- WHAT IS EXPECTED
Set out each line of the data below as a numbered list, omitting blank lines and leaving the pictures out of the answer.

- EXTRACTED RECORDS

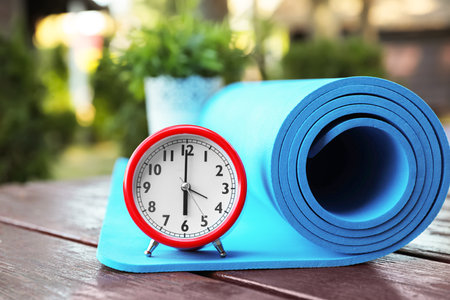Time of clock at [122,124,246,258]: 5:59
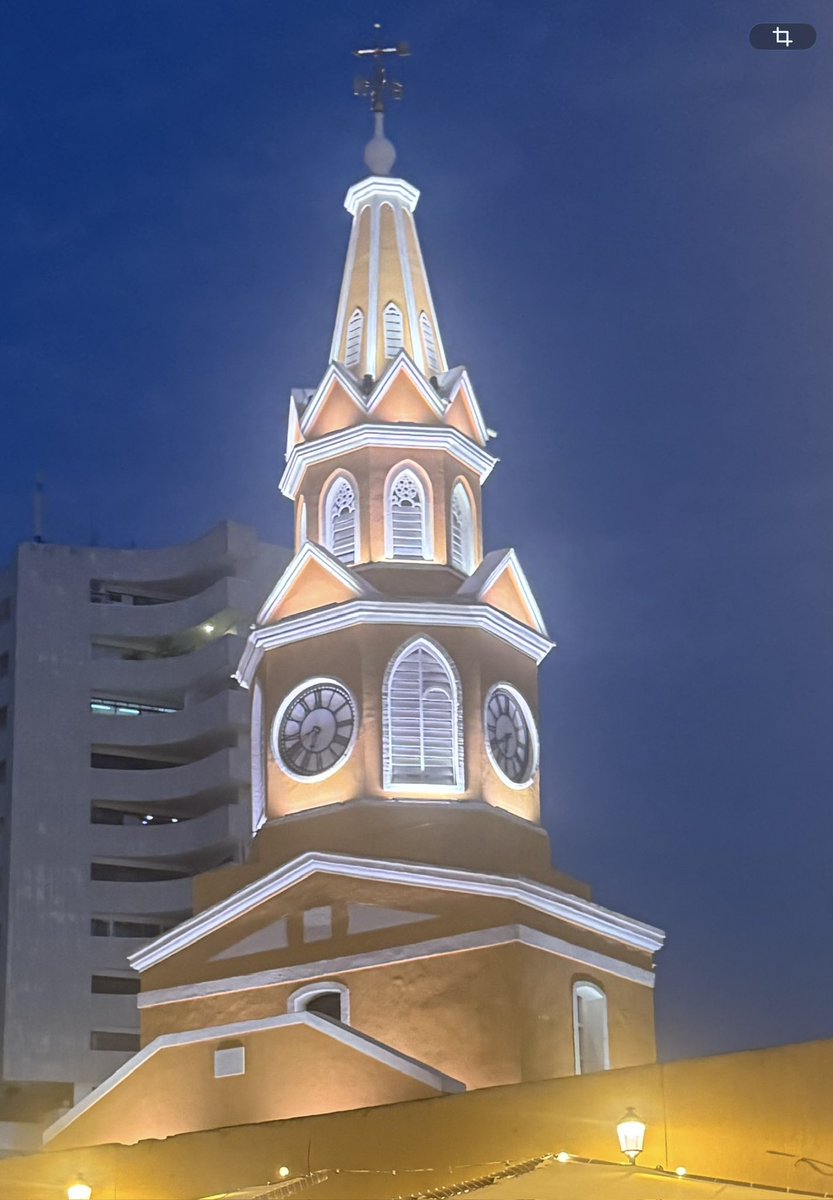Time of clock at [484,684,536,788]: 6:40
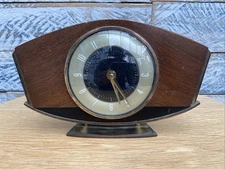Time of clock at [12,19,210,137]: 5:24
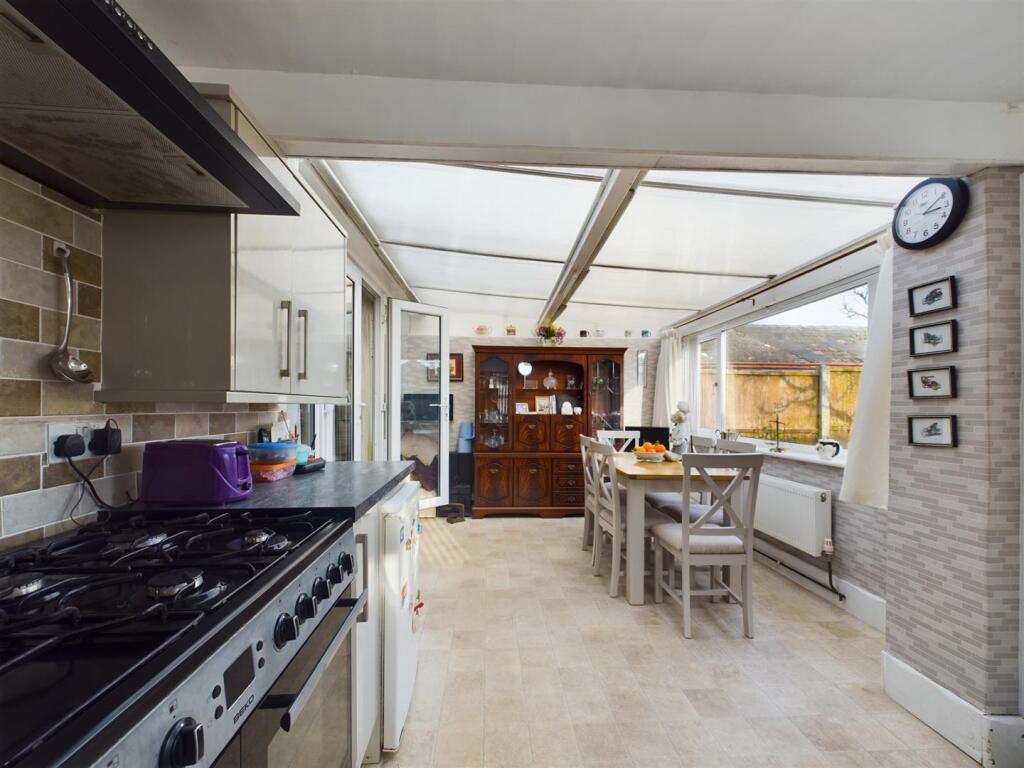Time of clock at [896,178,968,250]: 3:10
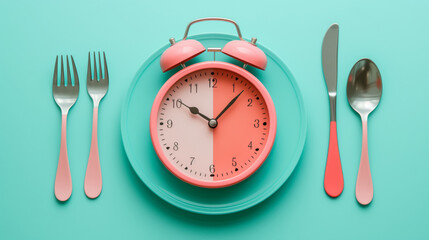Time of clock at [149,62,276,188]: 10:07
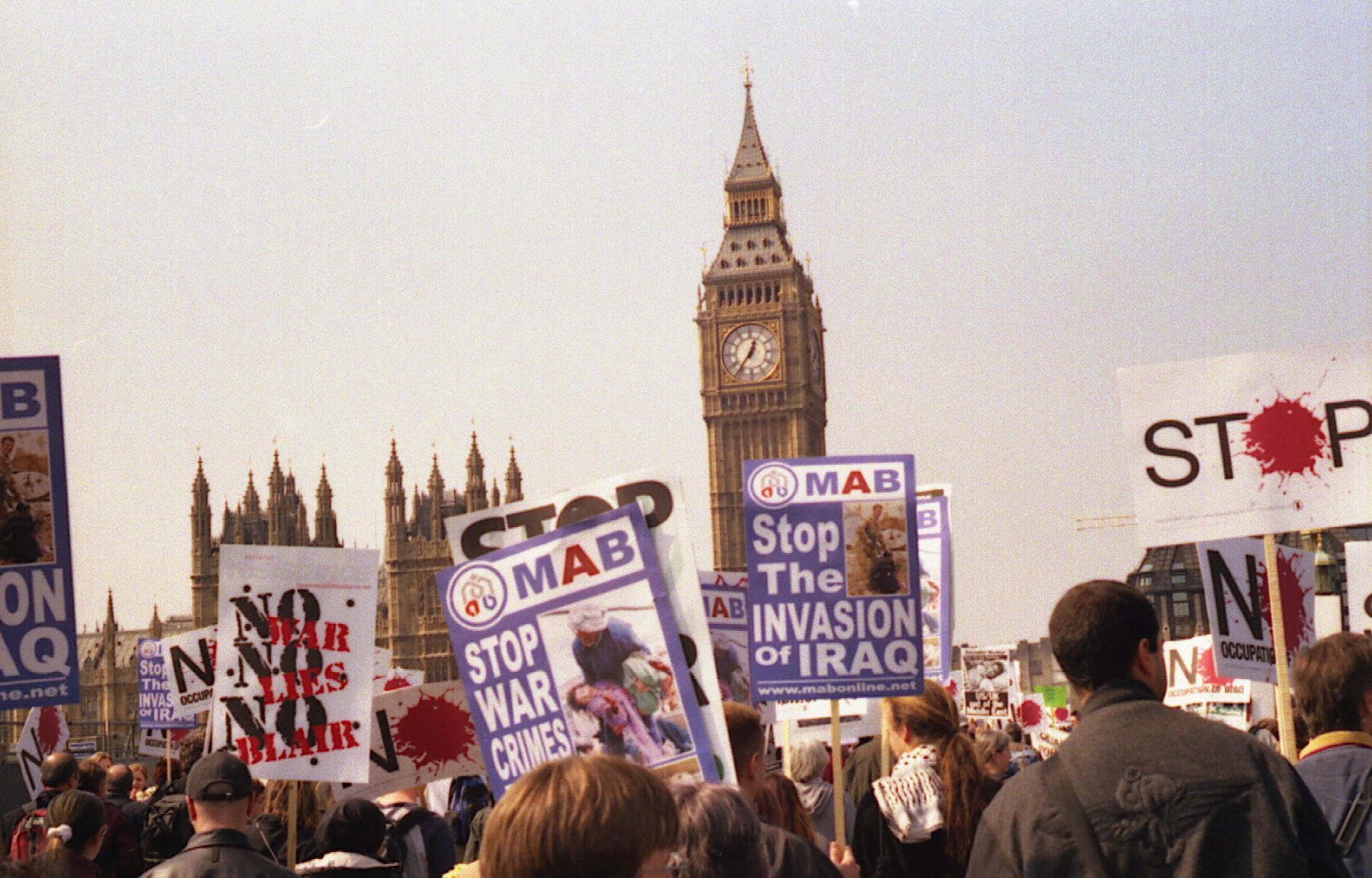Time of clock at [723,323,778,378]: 12:36
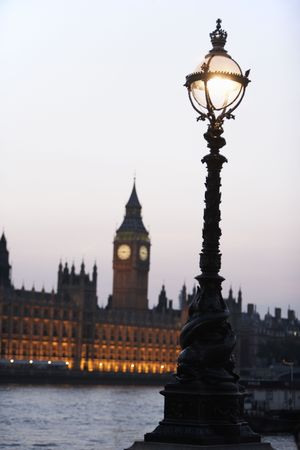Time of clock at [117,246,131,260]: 9:14
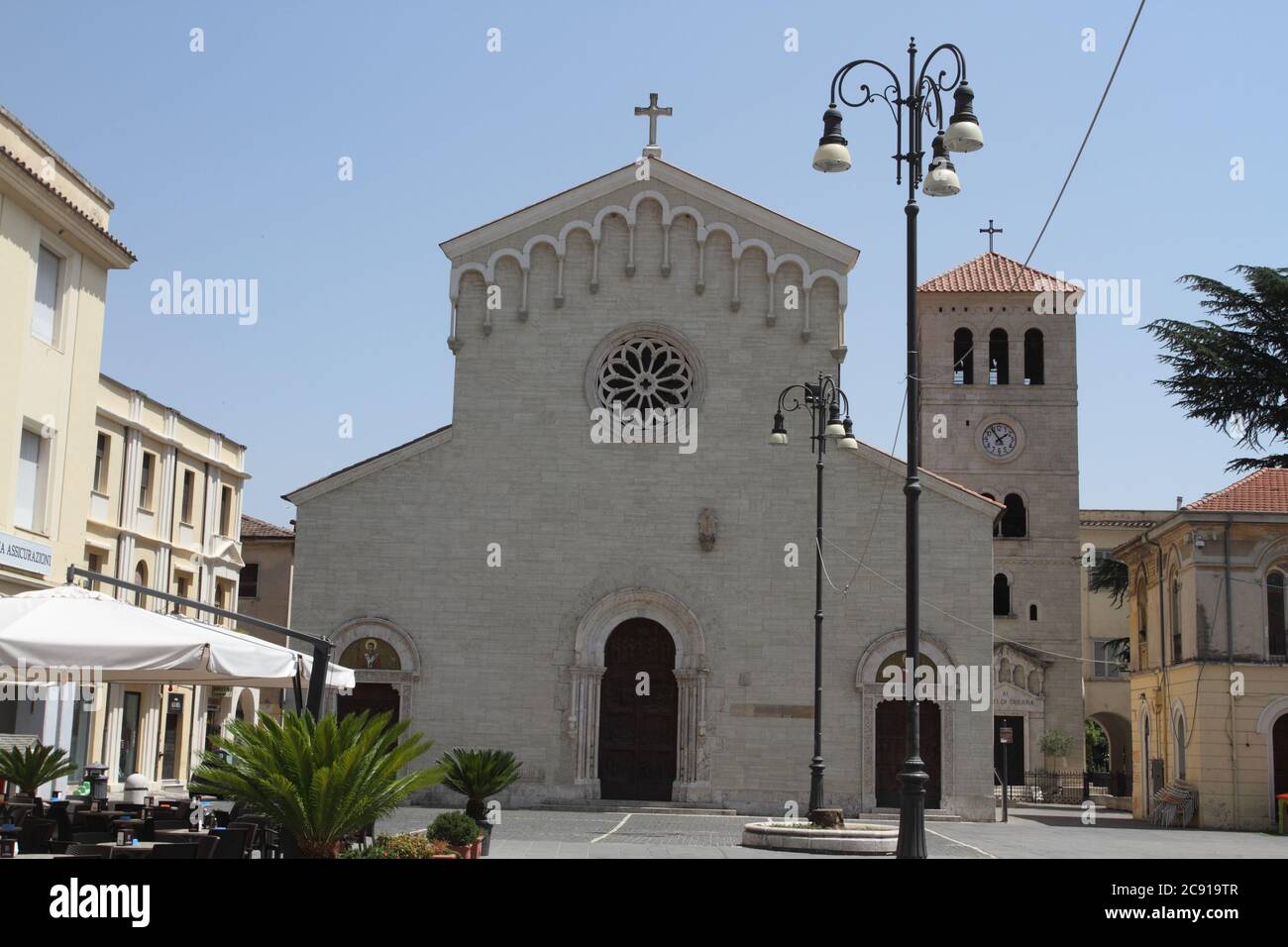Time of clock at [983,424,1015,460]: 1:54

- THE OUTPUT
1. Time of clock at [122,124,246,258]: 5:59
2. Time of clock at [484,684,536,788]: 6:40
3. Time of clock at [12,19,210,137]: 5:24
4. Time of clock at [896,178,968,250]: 3:10
5. Time of clock at [149,62,276,188]: 10:07
6. Time of clock at [723,323,778,378]: 12:36
7. Time of clock at [117,246,131,260]: 9:14
8. Time of clock at [983,424,1015,460]: 1:54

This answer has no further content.